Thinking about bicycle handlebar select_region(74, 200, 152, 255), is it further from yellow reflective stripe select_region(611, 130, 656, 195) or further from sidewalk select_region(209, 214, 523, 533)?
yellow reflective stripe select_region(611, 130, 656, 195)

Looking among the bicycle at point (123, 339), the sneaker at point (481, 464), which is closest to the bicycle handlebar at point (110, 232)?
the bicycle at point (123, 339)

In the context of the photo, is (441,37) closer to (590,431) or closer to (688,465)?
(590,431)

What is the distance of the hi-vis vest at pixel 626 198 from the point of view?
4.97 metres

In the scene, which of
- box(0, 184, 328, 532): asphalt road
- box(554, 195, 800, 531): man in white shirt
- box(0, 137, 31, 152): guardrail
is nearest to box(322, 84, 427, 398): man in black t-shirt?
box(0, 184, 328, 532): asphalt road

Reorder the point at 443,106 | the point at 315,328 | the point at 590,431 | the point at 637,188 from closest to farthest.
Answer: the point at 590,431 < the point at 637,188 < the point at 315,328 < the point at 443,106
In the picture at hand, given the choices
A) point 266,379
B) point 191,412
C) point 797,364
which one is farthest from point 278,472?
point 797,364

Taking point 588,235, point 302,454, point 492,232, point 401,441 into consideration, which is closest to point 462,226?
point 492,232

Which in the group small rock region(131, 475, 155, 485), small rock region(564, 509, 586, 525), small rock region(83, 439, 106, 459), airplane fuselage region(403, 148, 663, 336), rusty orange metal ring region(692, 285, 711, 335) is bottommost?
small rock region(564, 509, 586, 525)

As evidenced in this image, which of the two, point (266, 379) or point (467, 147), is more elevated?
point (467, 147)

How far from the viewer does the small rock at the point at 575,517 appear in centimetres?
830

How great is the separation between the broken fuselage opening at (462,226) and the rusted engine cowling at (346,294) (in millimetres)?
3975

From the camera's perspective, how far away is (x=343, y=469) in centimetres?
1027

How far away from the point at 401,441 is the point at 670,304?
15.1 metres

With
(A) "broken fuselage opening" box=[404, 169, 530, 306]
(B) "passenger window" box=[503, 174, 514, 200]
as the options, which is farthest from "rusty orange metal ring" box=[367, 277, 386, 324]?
——————
#### EXERCISE REQUIREMENTS:
Copy every item above word for word, keeping each line exactly as it appears.

#### WRITTEN RESPONSE:
Thinking about bicycle handlebar select_region(74, 200, 152, 255), is it further from yellow reflective stripe select_region(611, 130, 656, 195) or further from sidewalk select_region(209, 214, 523, 533)?
yellow reflective stripe select_region(611, 130, 656, 195)

Looking among the bicycle at point (123, 339), the sneaker at point (481, 464), which is closest to the bicycle handlebar at point (110, 232)?
the bicycle at point (123, 339)

In the context of the photo, is (441,37) closer to (590,431) or closer to (688,465)?
(590,431)

What is the distance of the hi-vis vest at pixel 626 198 from the point of view?
4.97 metres

In the scene, which of
- box(0, 184, 328, 532): asphalt road
- box(554, 195, 800, 531): man in white shirt
- box(0, 137, 31, 152): guardrail
is nearest to box(322, 84, 427, 398): man in black t-shirt?
box(0, 184, 328, 532): asphalt road

Reorder the point at 443,106 | the point at 315,328 | the point at 590,431 | the point at 637,188 from closest to farthest.
Answer: the point at 590,431 < the point at 637,188 < the point at 315,328 < the point at 443,106
In the picture at hand, given the choices
A) point 266,379
B) point 191,412
C) point 797,364
which one is farthest from point 278,472?
point 797,364

Taking point 588,235, point 302,454, point 492,232, point 401,441 into consideration, which is closest to point 462,226?
point 492,232

Which in the group small rock region(131, 475, 155, 485), small rock region(564, 509, 586, 525), small rock region(83, 439, 106, 459), airplane fuselage region(403, 148, 663, 336), rusty orange metal ring region(692, 285, 711, 335) is bottommost?
small rock region(564, 509, 586, 525)

As evidenced in this image, which of the two, point (266, 379) or point (467, 147), is more elevated?
point (467, 147)

How far from the viewer does the small rock at the point at 575,517 appear in centimetres?
830

How great is the separation between the broken fuselage opening at (462,226) and the rusted engine cowling at (346,294) (in millimetres)?
3975

From the camera's perspective, how far away is (x=343, y=469) in centimetres?
1027

How far away from the point at 401,441 is the point at 670,304?
15.1 metres

With
(A) "broken fuselage opening" box=[404, 169, 530, 306]
(B) "passenger window" box=[503, 174, 514, 200]
as the options, which is farthest from "rusty orange metal ring" box=[367, 277, 386, 324]?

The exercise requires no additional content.